## Yönerge a:
Belge alıntısında adı geçen ülkeler hangileri? Hepsini sıralayın.
··· Belge Alıntısı
BİR TEZKERE HİKAYESİ

Ceyhun KALENDER

Oğul Bush dönemi… ABD’nin Irak’ı işgal etme planını hayata geçirmek istediği yıllar. Gerekçesi ise, 11 Eylül 2001 tarihinde kaçırdıkları uçaklarla  Dünya Ticaret Merkezi ve Pentagon’a intihar saldırısını gerçekleştiren el-Kaideli 19 hava korsanının Saddam hükümetiyle sözde ilişkili olmalarıydı. Ayrıca Irak’ın kitle imha silahlarına sahip olduğu yalanı da bir başka bahaneydi.
Amerikan istihbaratı bu işgalde, Irak içinde kullanılacak yerel güçlere önem veriyordu. Bu yüzden Irak'ın kuzeyindeki Peşmerge'yi işgalin kuzey cephesini hazırlamak için organize ettiler. Bölgedeki yerel güçleri kullanarak, gücü günden güne eriyen Irak ordusunu kuzeyden aşağıya doğru ittiler.
Ayrıca ABD Peşmerge güçlerini de yanına alarak Irak işgalini kuzeyden gerçekleştirmek istiyordu. Bu sebeple Türkiye’ye ihtiyacı vardı. 
Bunun için TBMM’nin onay vermesi gerekiyordu. Türk Silahlı Kuvvetleri'nin Kuzey Irak'a gönderilmesine; muhtemel bir askeri harekat çerçevesinde yabancı silahlı kuvvetlere mensup askerlerin konuşlanması, hava unsurlarının Türk hava sahasını, deniz unsurlarının Türk limanlarını, Türk makamları tarafından belirlenecek esaslara ve kurallara göre kullanmaları için gerekli düzenlemelerin yapılması gerekiyordu.
Tezkere henüz meclise sunulmamıştı ama ABD’ ordusu Mardin Nusaybin’e yerleşmeye başlamıştı bile. Sanıyorum ABD’ye tezkerenin geçeceği yönünde bir söz verilmişti.
······
## Yönerge b:
Listede "Sorted from furthest" geçen satırdan "transparent wing (bbox: 345,322,581,380) →" geçen satıra kadar her şeyi, "camera distance" ifadesini "distance from the camera" ile değiştirip geri kalanına dokunmadan yeniden yazar mısınız?
··· Görev Malzemesi
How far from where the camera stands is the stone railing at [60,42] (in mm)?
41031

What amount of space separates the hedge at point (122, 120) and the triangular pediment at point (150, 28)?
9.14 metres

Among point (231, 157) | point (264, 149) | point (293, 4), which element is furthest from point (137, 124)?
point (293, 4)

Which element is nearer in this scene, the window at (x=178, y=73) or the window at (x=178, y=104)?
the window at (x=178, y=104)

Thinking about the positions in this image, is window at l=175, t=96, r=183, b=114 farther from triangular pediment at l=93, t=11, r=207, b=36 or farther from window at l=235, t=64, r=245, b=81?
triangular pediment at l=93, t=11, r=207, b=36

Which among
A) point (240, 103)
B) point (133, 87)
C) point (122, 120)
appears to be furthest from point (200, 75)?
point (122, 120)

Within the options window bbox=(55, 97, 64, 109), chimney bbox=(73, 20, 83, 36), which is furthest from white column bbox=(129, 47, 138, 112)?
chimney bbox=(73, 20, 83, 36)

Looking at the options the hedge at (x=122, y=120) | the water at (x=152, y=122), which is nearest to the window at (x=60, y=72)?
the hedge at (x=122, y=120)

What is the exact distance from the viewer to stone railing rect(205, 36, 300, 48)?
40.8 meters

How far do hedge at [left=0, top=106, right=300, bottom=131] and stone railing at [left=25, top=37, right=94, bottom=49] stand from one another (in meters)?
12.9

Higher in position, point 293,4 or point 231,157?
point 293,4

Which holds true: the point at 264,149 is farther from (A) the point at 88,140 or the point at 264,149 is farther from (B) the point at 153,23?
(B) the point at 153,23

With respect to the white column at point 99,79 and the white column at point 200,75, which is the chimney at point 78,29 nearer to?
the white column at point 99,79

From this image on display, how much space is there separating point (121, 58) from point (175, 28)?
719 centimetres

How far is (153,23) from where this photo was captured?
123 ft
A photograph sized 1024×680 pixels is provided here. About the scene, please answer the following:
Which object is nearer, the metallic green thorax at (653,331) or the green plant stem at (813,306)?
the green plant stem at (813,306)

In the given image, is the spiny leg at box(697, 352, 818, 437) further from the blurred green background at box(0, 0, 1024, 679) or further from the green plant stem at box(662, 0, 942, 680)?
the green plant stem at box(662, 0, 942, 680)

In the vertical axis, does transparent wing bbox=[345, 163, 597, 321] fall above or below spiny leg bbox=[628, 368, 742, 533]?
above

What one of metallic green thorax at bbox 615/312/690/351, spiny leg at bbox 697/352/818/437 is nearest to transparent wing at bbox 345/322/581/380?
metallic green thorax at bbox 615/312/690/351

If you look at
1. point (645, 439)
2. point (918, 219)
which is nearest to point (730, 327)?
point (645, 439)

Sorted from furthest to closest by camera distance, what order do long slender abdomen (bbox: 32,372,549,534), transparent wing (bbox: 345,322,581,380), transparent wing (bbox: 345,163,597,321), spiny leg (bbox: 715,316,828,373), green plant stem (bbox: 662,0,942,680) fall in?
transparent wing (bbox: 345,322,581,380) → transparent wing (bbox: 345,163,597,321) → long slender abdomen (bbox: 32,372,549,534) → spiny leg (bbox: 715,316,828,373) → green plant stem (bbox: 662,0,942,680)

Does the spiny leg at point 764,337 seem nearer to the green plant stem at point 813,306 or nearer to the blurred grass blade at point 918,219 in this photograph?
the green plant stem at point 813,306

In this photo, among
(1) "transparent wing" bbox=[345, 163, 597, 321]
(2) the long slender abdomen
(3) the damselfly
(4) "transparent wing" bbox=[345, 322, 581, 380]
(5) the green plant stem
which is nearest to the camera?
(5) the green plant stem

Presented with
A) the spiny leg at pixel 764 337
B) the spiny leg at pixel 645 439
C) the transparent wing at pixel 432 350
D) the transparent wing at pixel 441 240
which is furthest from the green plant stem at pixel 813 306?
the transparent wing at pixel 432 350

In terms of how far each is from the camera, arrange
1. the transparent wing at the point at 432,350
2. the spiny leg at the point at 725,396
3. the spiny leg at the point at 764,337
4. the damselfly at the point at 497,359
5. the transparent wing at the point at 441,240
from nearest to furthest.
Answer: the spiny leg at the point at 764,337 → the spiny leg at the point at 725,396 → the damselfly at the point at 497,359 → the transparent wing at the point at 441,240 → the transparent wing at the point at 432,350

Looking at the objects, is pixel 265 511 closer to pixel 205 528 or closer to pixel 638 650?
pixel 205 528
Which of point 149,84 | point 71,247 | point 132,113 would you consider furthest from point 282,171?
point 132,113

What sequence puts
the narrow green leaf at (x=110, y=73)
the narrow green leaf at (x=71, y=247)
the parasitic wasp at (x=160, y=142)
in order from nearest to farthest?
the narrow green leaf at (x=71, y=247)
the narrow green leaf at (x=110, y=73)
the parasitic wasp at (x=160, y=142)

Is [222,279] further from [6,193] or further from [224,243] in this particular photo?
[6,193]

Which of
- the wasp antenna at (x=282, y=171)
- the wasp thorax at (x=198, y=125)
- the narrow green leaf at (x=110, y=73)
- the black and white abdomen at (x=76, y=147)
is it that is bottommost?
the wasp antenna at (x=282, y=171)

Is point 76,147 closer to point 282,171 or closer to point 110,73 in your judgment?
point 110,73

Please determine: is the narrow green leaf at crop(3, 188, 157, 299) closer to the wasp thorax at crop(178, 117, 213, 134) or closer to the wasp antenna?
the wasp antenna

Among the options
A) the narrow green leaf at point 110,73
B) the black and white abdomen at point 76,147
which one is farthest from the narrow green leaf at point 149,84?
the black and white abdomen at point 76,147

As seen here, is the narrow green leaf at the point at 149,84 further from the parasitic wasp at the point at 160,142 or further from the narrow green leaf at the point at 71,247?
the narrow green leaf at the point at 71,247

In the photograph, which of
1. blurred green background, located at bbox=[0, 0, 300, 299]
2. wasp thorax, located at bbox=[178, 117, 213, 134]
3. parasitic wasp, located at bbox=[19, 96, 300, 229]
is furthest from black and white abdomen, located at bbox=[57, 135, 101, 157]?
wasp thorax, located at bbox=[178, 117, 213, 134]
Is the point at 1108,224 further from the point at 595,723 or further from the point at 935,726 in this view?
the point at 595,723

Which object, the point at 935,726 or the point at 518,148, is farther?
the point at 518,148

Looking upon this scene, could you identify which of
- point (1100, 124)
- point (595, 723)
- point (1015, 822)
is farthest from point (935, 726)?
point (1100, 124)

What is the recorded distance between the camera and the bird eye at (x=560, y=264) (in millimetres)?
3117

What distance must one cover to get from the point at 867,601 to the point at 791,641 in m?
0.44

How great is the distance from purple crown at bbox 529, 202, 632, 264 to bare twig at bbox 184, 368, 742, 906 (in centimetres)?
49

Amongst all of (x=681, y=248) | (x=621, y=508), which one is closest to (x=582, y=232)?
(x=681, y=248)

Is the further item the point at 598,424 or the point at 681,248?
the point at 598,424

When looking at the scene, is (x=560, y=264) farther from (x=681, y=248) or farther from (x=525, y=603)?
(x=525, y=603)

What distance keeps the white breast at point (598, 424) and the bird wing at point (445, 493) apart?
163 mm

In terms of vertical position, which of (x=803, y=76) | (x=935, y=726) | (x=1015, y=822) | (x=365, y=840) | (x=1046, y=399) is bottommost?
······
## Çözümlü Cevap a:
ABD, Irak, Türkiye

## Çözümlü Cevap b:
Sorted from furthest to closest by distance from the camera, what order do long slender abdomen (bbox: 32,372,549,534), transparent wing (bbox: 345,322,581,380), transparent wing (bbox: 345,163,597,321), spiny leg (bbox: 715,316,828,373), green plant stem (bbox: 662,0,942,680) fall in?
transparent wing (bbox: 345,322,581,380) → transparent wing (bbox: 345,163,597,321) → long slender abdomen (bbox: 32,372,549,534) → spiny leg (bbox: 715,316,828,373) → green plant stem (bbox: 662,0,942,680)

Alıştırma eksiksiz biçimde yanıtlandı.